Have you found yourself wondering why isn’t there a better way to work with streaming data? Why isn’t there a framework that is performant and doesn’t require additional infrastructure or a giant compute cluster just to get started, but can still scale from a single machine to whatever craziness you have in mind? Why isn’t there something that takes advantage of the fastest-growing ecosystem of tools for analysis and transformation and allows you to work with what you know and understand?
Wonder no longer. Today we are extremely excited to open source Bytewax, a powerful new way to transform streaming data. Bytewax is a framework that enables Data Scientists and Data Engineers to quickly and effectively build with data streams.
When we started dreaming up a new streaming solution, we identified a combination we love: the fast-growing Python community and its powerful ecosystem of tools with a highly-performant and scalable Rust back end to get the best of two worlds. All of this without having the overhead of learning another programming language and maintaining another distributed system. It sounds too good to be true, right 😄?
Bytewax is a general-purpose data processing engine that enables fast and scalable stream processing.
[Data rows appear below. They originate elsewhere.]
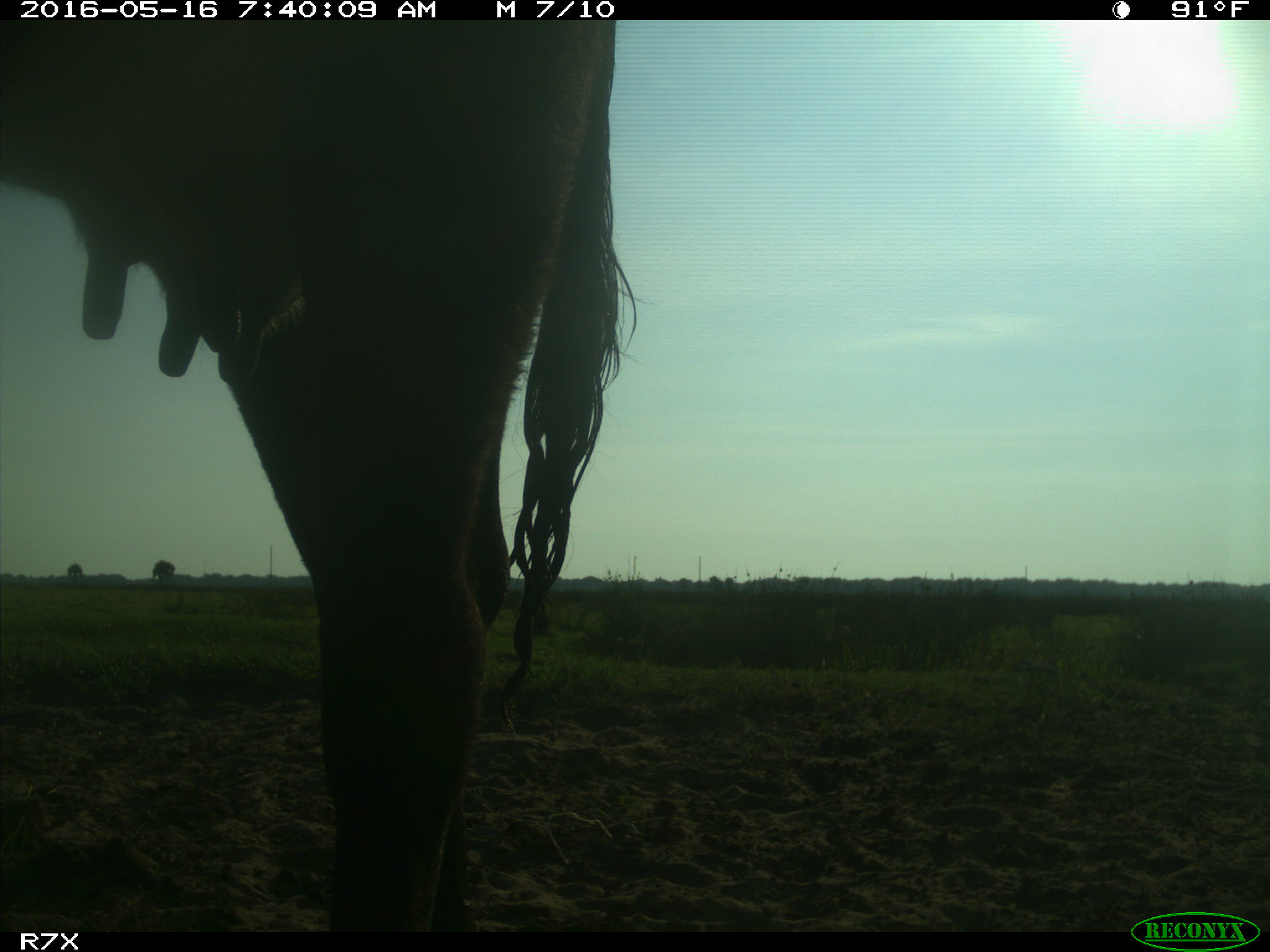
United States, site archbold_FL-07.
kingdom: Animalia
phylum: Chordata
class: Mammalia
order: Artiodactyla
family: Bovidae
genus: Bos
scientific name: Bos taurus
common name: domestic cow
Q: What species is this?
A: Bos taurus (domestic cow).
It is a Python library built on top of Timely Dataflow that is meant to empower software engineers, data engineers and ML engineers to author, debug and maintain stream processing pipelines. Bytewax facilitates real-time data transformations, windowing, complex aggregations, and more.
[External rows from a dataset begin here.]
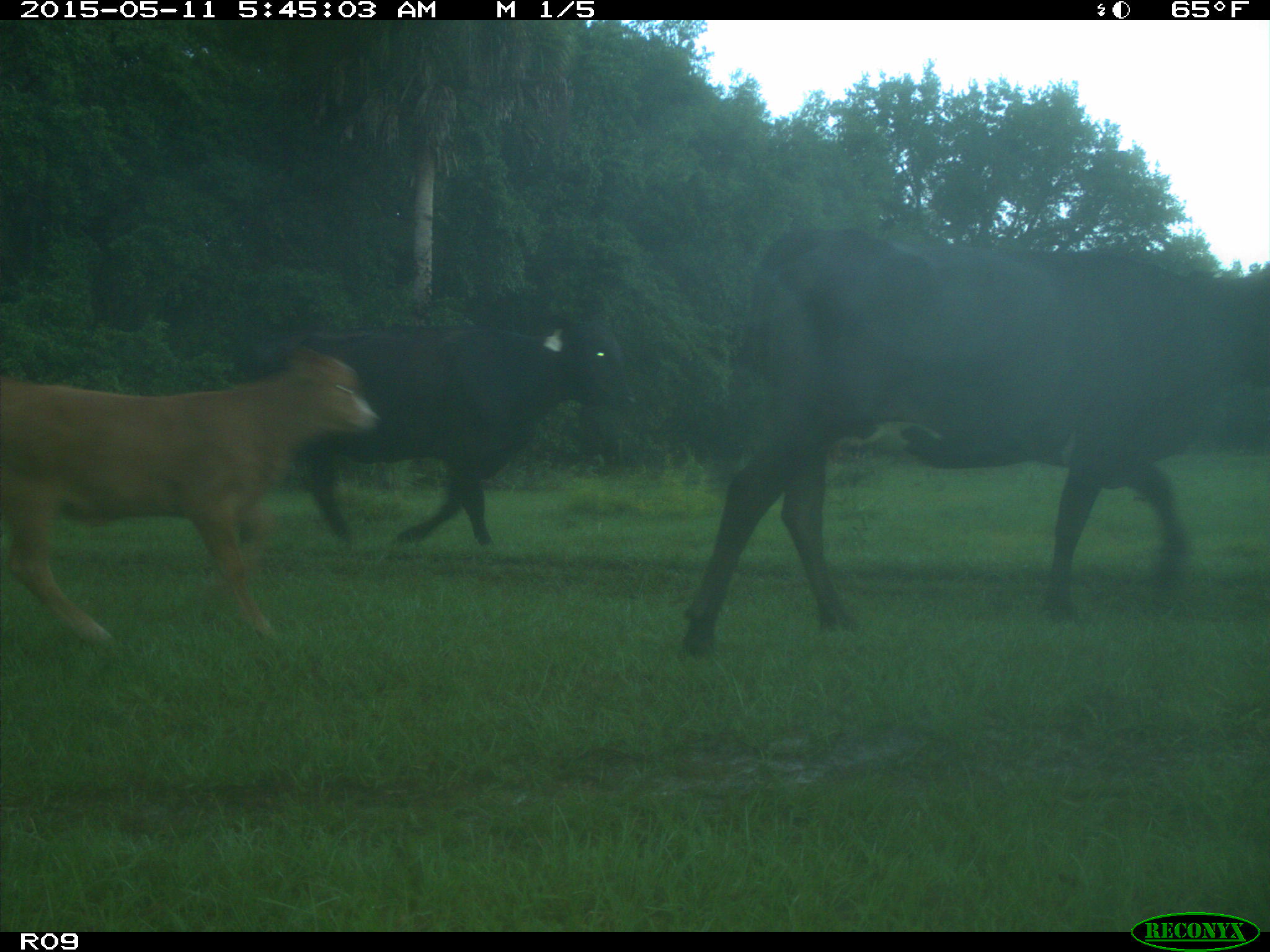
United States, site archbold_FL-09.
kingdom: Animalia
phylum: Chordata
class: Mammalia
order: Artiodactyla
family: Bovidae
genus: Bos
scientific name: Bos taurus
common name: domestic cow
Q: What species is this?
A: Bos taurus (domestic cow).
We saw engineering teams invest a lot of time into infrastructure and systems just to start developing stream processing applications like fraud detection, network monitoring, or bot detection. Bytewax makes applications like these simple to develop and run locally. Bytewax makes it easy to scale code that runs locally to multiple workers or processes in production without any changes.
We made Bytewax because the data world needs a stream processing solution that is approachable, so even engineers who aren’t experts in stream processing can jump in and unlock the power of real-time data streams without spending months figuring out how to make it work.